WRITTEN TASK: Extract every line of the listing below word for word, leaving the pictures out of your answer.

####

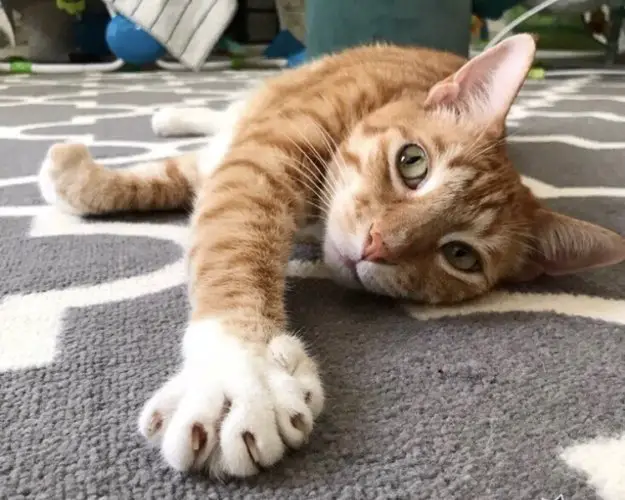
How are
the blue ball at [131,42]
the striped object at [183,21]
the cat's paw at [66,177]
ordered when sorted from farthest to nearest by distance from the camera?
the blue ball at [131,42] < the striped object at [183,21] < the cat's paw at [66,177]

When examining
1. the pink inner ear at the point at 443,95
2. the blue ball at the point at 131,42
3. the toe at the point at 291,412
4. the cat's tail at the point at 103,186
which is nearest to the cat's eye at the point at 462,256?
the pink inner ear at the point at 443,95

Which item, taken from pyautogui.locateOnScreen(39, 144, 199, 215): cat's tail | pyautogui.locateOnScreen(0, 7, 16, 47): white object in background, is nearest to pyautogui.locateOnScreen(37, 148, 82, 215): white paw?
pyautogui.locateOnScreen(39, 144, 199, 215): cat's tail

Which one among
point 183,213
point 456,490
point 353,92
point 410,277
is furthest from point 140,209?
point 456,490

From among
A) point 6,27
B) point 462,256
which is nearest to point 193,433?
point 462,256

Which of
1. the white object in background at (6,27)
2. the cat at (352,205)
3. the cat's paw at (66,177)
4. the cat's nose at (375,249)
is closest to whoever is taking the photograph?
the cat at (352,205)

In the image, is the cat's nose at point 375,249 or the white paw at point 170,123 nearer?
the cat's nose at point 375,249

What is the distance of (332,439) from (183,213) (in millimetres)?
663

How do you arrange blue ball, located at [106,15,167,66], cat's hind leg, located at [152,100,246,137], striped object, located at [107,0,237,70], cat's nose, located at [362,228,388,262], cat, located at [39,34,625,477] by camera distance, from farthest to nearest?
1. blue ball, located at [106,15,167,66]
2. striped object, located at [107,0,237,70]
3. cat's hind leg, located at [152,100,246,137]
4. cat's nose, located at [362,228,388,262]
5. cat, located at [39,34,625,477]

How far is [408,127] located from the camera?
94 cm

####

SOLUTION TO THE EXERCISE:
How are
the blue ball at [131,42]
the striped object at [183,21]
the cat's paw at [66,177]
ordered when sorted from farthest to nearest by distance from the camera?
the blue ball at [131,42] < the striped object at [183,21] < the cat's paw at [66,177]

When examining
1. the pink inner ear at the point at 443,95
2. the blue ball at the point at 131,42
3. the toe at the point at 291,412
4. the cat's tail at the point at 103,186
which is nearest to the cat's eye at the point at 462,256?
the pink inner ear at the point at 443,95

Which item, taken from pyautogui.locateOnScreen(39, 144, 199, 215): cat's tail | pyautogui.locateOnScreen(0, 7, 16, 47): white object in background, is nearest to pyautogui.locateOnScreen(37, 148, 82, 215): white paw?
pyautogui.locateOnScreen(39, 144, 199, 215): cat's tail

Which one among
point 183,213
point 456,490
point 353,92
point 410,277
is furthest from point 140,209?
point 456,490

From among
A) point 6,27
B) point 462,256
which is nearest to point 193,433?
point 462,256

Which of
1. the white object in background at (6,27)
2. the cat at (352,205)
3. the cat's paw at (66,177)
4. the cat's nose at (375,249)
is closest to whoever is taking the photograph?
the cat at (352,205)

In the image, is the cat's nose at point 375,249 or the white paw at point 170,123 nearer?
the cat's nose at point 375,249

What is the distance of (332,439) from (183,213) (in millimetres)?
663

How do you arrange blue ball, located at [106,15,167,66], cat's hind leg, located at [152,100,246,137], striped object, located at [107,0,237,70], cat's nose, located at [362,228,388,262], cat, located at [39,34,625,477] by camera distance, from farthest to nearest?
1. blue ball, located at [106,15,167,66]
2. striped object, located at [107,0,237,70]
3. cat's hind leg, located at [152,100,246,137]
4. cat's nose, located at [362,228,388,262]
5. cat, located at [39,34,625,477]

How far is [408,127] located from the camera?
94 cm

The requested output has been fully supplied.